Building Ridgeline, part 1: I have too many dashboards
I run a handful of side projects. A couple of open-source tools, a few smaller things, some experiments. Each one has its own little ecosystem of data: Umami tells me who visits, Google Search Console tells me what ranks, GitHub tells me who stars, Hacker News occasionally tells me someone posted a link.
None of these systems talk to each other.
Every Monday I open Umami in one tab, GSC in another, check GitHub traffic, maybe search Hacker News. Each dashboard answers one question about one project. None of them answer the question I actually care about: across everything I run, what’s working and what isn’t?
I’ve been doing this for years.
The tools that almost work
The data-engineering world has plenty of options if you’re willing to run infrastructure. Airbyte can sync data from hundreds of sources into a warehouse. Fivetran does the same thing but managed and expensive. Segment routes events. Metabase and Superset visualize whatever’s in your database.
The problem is the stack. To run Airbyte you need Docker, a Postgres database, and ideally a separate warehouse. Fivetran is priced for companies, not individuals. Segment is a CDP for marketing teams, not a solo dev checking if anyone read their blog post.

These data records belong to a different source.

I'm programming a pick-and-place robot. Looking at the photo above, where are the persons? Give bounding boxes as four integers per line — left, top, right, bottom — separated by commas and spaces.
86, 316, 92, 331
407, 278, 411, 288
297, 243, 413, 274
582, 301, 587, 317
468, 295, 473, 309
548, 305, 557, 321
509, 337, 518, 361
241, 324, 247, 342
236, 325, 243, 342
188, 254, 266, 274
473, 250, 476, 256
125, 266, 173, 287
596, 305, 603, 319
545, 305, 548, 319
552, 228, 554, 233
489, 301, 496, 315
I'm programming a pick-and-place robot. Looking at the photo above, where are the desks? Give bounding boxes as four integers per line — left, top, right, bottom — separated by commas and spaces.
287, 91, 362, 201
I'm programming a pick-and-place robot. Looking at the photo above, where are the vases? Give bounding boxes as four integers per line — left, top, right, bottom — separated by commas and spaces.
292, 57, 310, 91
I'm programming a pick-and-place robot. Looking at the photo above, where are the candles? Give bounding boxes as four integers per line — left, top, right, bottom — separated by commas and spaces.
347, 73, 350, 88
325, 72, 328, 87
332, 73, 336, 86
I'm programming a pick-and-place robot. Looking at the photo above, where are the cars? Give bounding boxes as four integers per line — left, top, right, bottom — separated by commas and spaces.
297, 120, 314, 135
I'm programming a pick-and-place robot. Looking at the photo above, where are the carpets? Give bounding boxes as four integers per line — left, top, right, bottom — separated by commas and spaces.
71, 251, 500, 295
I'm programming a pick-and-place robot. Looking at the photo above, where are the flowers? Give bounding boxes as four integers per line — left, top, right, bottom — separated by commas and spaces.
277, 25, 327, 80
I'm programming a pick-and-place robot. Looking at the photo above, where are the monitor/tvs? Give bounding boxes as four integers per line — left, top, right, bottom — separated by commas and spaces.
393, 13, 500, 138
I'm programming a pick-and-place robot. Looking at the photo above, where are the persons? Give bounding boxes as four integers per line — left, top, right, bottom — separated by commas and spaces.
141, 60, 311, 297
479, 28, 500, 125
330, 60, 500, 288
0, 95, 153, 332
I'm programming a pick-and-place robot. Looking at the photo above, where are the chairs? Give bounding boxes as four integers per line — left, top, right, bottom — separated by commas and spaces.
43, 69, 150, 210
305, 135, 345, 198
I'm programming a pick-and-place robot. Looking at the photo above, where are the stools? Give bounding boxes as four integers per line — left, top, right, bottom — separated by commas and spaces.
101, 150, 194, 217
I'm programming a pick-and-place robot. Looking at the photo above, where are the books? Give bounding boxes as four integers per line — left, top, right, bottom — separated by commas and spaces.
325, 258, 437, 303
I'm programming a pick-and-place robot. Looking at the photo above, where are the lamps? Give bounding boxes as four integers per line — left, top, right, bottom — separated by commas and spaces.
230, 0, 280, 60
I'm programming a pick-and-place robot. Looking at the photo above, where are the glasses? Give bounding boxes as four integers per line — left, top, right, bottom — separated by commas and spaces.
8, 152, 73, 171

PostHog is closer to what I want. Self-hosted, open-source, generous free tier. But it’s product analytics for one app at a time. I don’t need funnels and retention curves. I need “did anyone notice that thing I shipped last Tuesday, and if so, where did they come from?”

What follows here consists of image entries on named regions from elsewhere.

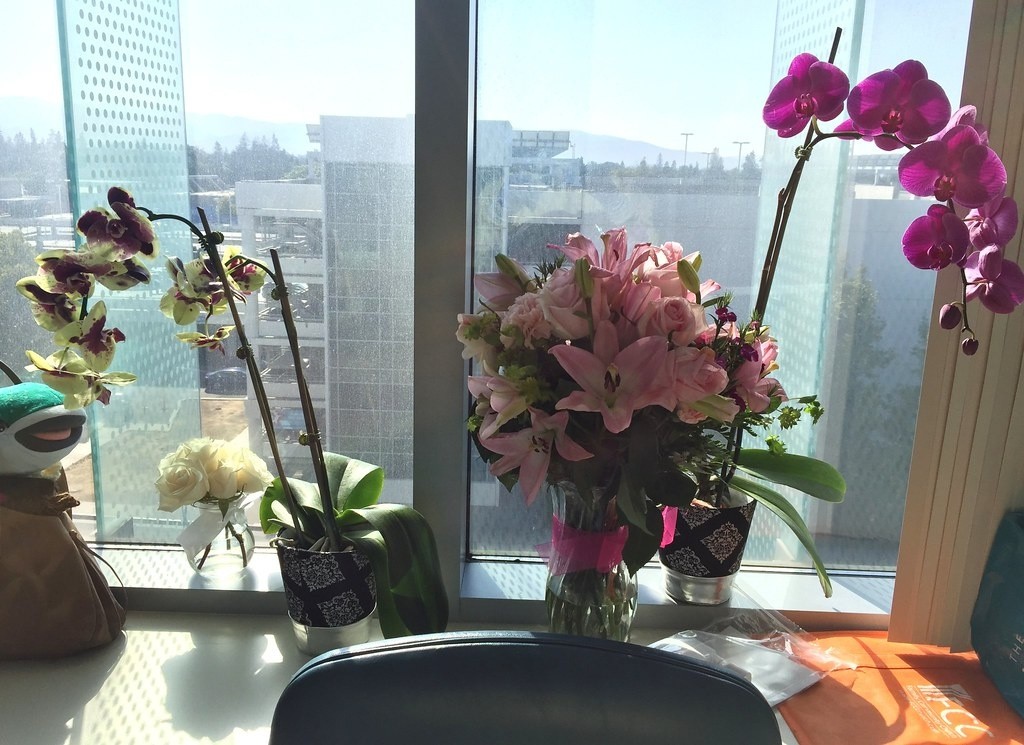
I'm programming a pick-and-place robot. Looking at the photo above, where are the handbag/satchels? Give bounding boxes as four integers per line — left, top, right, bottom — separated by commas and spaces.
0, 361, 127, 660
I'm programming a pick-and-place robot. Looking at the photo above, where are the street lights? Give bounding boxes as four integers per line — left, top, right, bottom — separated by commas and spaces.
680, 131, 694, 175
699, 150, 716, 184
732, 141, 753, 178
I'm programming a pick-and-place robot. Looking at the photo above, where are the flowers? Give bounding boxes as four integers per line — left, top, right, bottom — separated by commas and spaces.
14, 185, 448, 634
455, 223, 789, 640
699, 26, 1024, 598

Datadog is in a different universe entirely. Infra monitoring, APM, log management. Incredible product. Also $50K a year for a mid-size company. I’m not a mid-size company. I’m a person with a Mac mini and some side projects.
Nothing I’ve found is built for someone who runs their own Umami, their own Immich, their own llama.cpp instance, and wants one tool that pulls usage data from all of it into a place where they can ask questions in SQL.
What I actually want
I keep coming back to the same set of constraints:
One binary. Not a Docker stack, not three services and a reverse proxy. One thing I download, run, and forget about. Like how SQLite is one file and DuckDB is one binary. That shape.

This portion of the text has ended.